Site-to-Site Connectivity in F5 Distributed Cloud Network Connect – Reference Architecture
Purpose
This guide describes the reference architecture for deploying F5 Distributed Cloud’s (XC) Multicloud Network Connect service to interconnect their workload across private connectivity or the internet. It enumerates the options available to an F5 Distributed Cloud user to configure site-to-site connectivity using F5 XC Customer Edges (CEs) and explains them in detail to help the user make informed decisions to choose the correct topology for their use case.
Audience
This guide is for technical readers, including network admins and architects who want to understand how the Multicloud Network Connect service works and what network topology they must use to interconnect their workloads across data centers, branches, and public clouds.
This guide assumes the reader is familiar with networking concepts like routing, default gateway configurations, IPSec and SSL encryption, and private connectivity solutions provided by public clouds like AWS Direct Connect and Azure Express Route.
Introduction
Ensuring workload reachability across data centers, branches, and/or public cloud can be challenging and operationally complex if done in the traditional way. The network teams must design, configure, and maintain multiple networking and security equipment and need expertise across many vendor solutions that provide functionality like NAT, SD-WAN, VPN, firewalls, access control lists (ACLs), etc. This gets even more nuanced while connecting two networks that have overlapping IP address CIDRs which is often in the case of hybrid cloud deployments and during mergers and acquisitions.
F5 XC Multicloud Network Connect provides a simple way to configure these interconnections and manage access and security policies across multiple heterogeneous environments, from a single console. It abstracts the complexities by taking the user intent and automating the underlying networking and security while providing the flexibility to choose to connect over a private network or the public internet.
:::
Exercise task 1:
According to the site-to-site connectivity guide, which public cloud private connectivity solutions is the reader assumed to be familiar with?
Exercise task 2:
Render this sentence from the site-to-site connectivity guide in Spanish: "F5 XC Multicloud Network Connect provides a simple way to configure these interconnections and manage access and security policies across multiple heterogeneous environments, from a single console."
Exercise task 3:
Proceed with the F5 Distributed Cloud site-to-site connectivity guide, picking up after its final sentence.
:::
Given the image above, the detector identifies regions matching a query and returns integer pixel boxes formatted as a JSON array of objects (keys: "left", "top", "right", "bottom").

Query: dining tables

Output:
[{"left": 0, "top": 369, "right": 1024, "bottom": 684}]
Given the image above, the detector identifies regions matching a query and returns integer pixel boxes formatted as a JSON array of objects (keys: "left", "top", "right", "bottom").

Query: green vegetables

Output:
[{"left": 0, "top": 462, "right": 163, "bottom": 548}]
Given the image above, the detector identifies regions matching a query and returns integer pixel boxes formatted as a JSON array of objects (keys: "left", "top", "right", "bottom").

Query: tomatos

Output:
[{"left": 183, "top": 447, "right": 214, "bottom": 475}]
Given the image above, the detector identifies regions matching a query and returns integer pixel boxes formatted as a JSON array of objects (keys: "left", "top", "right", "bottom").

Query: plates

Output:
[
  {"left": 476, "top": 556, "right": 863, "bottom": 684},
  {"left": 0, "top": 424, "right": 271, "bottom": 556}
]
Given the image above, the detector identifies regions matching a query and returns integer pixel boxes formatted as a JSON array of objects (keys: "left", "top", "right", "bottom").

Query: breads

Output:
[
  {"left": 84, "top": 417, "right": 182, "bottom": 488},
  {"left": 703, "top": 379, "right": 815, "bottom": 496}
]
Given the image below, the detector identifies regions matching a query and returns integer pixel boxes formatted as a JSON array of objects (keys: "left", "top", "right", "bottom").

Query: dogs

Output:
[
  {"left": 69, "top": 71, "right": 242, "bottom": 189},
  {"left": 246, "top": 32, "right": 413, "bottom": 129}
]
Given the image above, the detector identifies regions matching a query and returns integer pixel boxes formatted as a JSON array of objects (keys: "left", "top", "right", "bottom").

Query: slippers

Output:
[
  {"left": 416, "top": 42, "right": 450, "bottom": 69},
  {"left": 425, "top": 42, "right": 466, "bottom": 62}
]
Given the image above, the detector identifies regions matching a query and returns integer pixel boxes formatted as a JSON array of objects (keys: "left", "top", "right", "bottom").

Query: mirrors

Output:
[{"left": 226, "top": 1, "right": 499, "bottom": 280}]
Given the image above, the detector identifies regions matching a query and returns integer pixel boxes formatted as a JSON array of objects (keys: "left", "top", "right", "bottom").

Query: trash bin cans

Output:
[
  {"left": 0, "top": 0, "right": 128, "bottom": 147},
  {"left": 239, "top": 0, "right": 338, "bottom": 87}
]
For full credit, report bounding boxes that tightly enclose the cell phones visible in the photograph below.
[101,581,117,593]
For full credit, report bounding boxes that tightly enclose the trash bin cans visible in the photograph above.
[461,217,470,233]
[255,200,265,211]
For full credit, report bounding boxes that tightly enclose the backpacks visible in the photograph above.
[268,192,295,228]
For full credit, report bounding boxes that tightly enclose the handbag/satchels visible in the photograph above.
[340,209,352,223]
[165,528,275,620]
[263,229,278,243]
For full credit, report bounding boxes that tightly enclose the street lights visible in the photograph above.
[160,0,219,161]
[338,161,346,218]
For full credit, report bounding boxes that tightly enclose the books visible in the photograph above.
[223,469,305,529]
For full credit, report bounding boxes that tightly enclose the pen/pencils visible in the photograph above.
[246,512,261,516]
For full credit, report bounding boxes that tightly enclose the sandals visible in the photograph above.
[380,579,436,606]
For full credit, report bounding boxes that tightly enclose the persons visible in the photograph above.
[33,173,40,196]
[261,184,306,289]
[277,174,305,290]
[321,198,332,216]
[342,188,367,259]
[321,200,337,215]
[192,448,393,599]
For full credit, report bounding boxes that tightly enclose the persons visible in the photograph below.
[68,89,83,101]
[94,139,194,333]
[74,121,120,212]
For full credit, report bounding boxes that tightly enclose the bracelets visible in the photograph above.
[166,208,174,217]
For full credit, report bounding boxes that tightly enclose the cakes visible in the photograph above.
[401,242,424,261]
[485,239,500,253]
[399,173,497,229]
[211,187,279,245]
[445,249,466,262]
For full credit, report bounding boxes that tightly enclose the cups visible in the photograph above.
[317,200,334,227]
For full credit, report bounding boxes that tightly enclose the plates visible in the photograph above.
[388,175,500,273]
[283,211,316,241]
:::
Final answer 1:
AWS Direct Connect and Azure Express Route.

Final answer 2:
F5 XC Multicloud Network Connect ofrece una forma sencilla de configurar estas interconexiones y de gestionar las políticas de acceso y seguridad en múltiples entornos heterogéneos desde una única consola.

Final answer 3:
Customer Edge as a Gateway
To provide site-to-site reachability and ensure enforcement of the security policies, traffic must flow through the CE site. For this, the CE’s Site Local Inside (SLI) IP address must be used as the default gateway or as the next hop to reach the networks on other sites.
Figure: Using CE as the gateway
Physical vs. Logical Connectivity
Two or more CE sites can be physically connected in multiple ways. But this does not automatically allow networks on different sites to be L3 routable to each other by default. For this, the user must associate networks with segments.
The physical connection dictates the path the packets will take while going from one site to the other, and the logical connection connects the VLANs (on-prem) and the VPCs/VNETs (in the public cloud) using network overlay and provides segmentation.
Note: Multicloud Network Connect provides Layer 3 connectivity between networks. Configuring L3 connectivity is not required to have app-to-app connectivity across the sites. This is done using the distributed load balancer feature under App Connect.
Physical Transit Options
Over F5 Global Network Backbone
A CE site is always connected to the two nearest Regional Edges (REs) for redundancy, using IPSec or SSL tunnels. The REs across different regions are connected via a global, private F5 backbone network. F5’s global network backbone provides high-speed, private transit across regions where Regional Edges are located. Users can use the CE-RE tunnels over the internet to securely connect to this backbone locally and leverage the private connectivity to connect across regions.
Figure: Default CE-CE connectivity over REs and F5 network backbone
Pros:
- No need to manage underlay networking if using CE-RE tunnels over the internet.
- High-speed private transit between geographically distant regions, at no extra cost.
- End-to-end encryption of traffic between sites.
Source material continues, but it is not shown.